*Problems to solve*.
**a)** In the election methods mailing-list post, which city does the writer call excessively misgoverned?
**b)** Write the next part of the election methods mailing-list post, picking up after its last sentence.

(Given text begins)

[EM] Re-intro + brief review of some EM pubs
Joe Weinstein
jweins123 at hotmail.com
Sun Oct 21 01:48:37 PDT 2001
Hello, everyone!
This is my first posting in at least seven months, so let me first
re-introduce myself before briefly reviewing some EM publications that I
have not yet seen noted on this list.
RE-INTRO. I am a (Ph.D.) mathematician and now working applied
statistician. I started with research in logic and networks, and held
academic posts, then twenty years ago turned to applied math and stat. I
have since worked in energy conservation engineering, then in
military-related operations research, and for the past ten years in
environmental conservation and management.
Just over a year ago, our office prepared to relocate, so I found it useful
to get rid of boxes of accumulated old papers, including math and other
journals. On a would-be final read of some of these - notably of an old
Balinski-Young paper on fair apportionment and of a more recent paper by Don
Saari on electoral preference paradoxes - I got hooked on election methods
and their reform. My interest has been stoked also by recent and continuing
involvement in actions for local civic reform and environmental preservation
in our excessively misgoverned city of Long Beach, CA.
So, about a year ago I joined this EM list, but about seven months ago was
summarily dropped. (The EM-list control software claimed that my email
program was rejecting' too many EM-posts, but I don't know what was
actually happening. In truth, I would still prefer to be able to post out
to the list with my inbox being protected from individual EM-list posts -
preferably by the EM-list control software rather than my own imperfect
inbound mail filter. If anyone knows what method, if any, actually works
for arranging this, please let me know.)
Anyhow, during the last seven months I've had little time to contribute to
the list, and have been content to read Yahoo-archived posts. Thanks are due
to all of you (especially indefatigable Forest and ever-vigilant Bart) for
the ideas which have made this reading worthwhile. Just lately I've
rejoined the list (for which I thank the Moderator), in hopes of being able
to contribute occasionally. In particular, I hope soon to post summary
conclusions which I have gleaned from list discussions. Some of these
conclusions confirm my prior beliefs, but others do not.
BRIEF REVIEW OF SOME EM-PUBLICATIONS. During the year 2000, various pubs
written by (and often for) applied mathematicians explored the topic of
election methods. Perhaps the best, albeit imperfect, was noted prominently
on this list: Dana Mackenzie's Discovery Mag article. In addition,
however, SIAM (Society for Industrial and Applied Mathematics) presented
other pubs which I haven't seen noted here. These were, at first blush,
quite apropos, as Saari's key article cited above had also a few years
earlier been published by SIAM, namely, in the mid 1990s in SIAM Review.

(Given text ends)
(Available data begins)

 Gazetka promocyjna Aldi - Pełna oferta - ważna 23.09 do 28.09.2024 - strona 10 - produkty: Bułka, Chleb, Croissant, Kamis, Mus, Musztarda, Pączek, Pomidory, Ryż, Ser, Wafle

(Available data ends)

*Expected outputs*.
**a)** Long Beach, CA.

**b)**
As its first title in a projected new series in discrete math', during year
2000 SIAM put out a monograph, by five Roman academics, under the title
Evaluation and Optimization of Electoral Systems'. For brevity, I'll cite
this as IJ - the Italian Job'. IJ usefully described various of the
European electoral systems, and it discussed a broad range of various
interesting and relevant EM topics, e.g. EM axioms, fair representation
methods, and criteria for drawing district lines. However, each of the
topics was unimpressively treated: some major approaches were scarcely
noted, important defects of some noted approaches were not discussed, and
insightful critiques and suggestions were few. Despite a plethora of
formalism, IJ used many imprecise or misleading terms which, as I and others
have noted here, needlessly plague typical EM terminology and reinforce
rather than correct for deficient taxonomy.
During fall 2000 (I believe in Oct. or Nov. or both), SIAM News also ran
several EM-focused articles. These articles were poorly edited: in
particular, they lacked basic cross-referrals to relevant pubs - even to
SIAM's, including SIAM News itself! For instance, one article, about
Italian electoral politics, never mentioned IJ - despite the very same issue
of SIAM News running a separate ad for IJ! Another of the articles, by
Mackenzie, featured Saari's work - whose main findings had first been
presented in the above-cited SIAM Review paper - but Mackenzie did not cite
this paper! Moreover, despite being targeted at what might be assumed a
technically more advanced readership, this article of Mackenzie's was
actually not as rationally organized (nor as generally relevant) as his
Discovery Mag article.
As a mathematician I was quite disappointed by all these publications.
Their timing was opportunistic (for USA elections) but they lacked basic and
readily expressed mathematical insights into our problems of finding and
confirming good, improved and optimal election methods.
A mathematician who is seriously attacking a given problem will set great
store on defining (with rationale) just what are the problem's key variables
(or dimensions), and using these to describe clearly what a solution
requires. [This requirement will often take one of three forms: solve for a
given variable, find a case where the variable is constrained within given
limits, or find a case which optimizes (maximizes) the variable.] Key
variables are also needed in order to define and work with a logical
taxonomy of problem cases.
Unfortunately, none of these various pubs thus addressed our EM problems, or
even correctly described them.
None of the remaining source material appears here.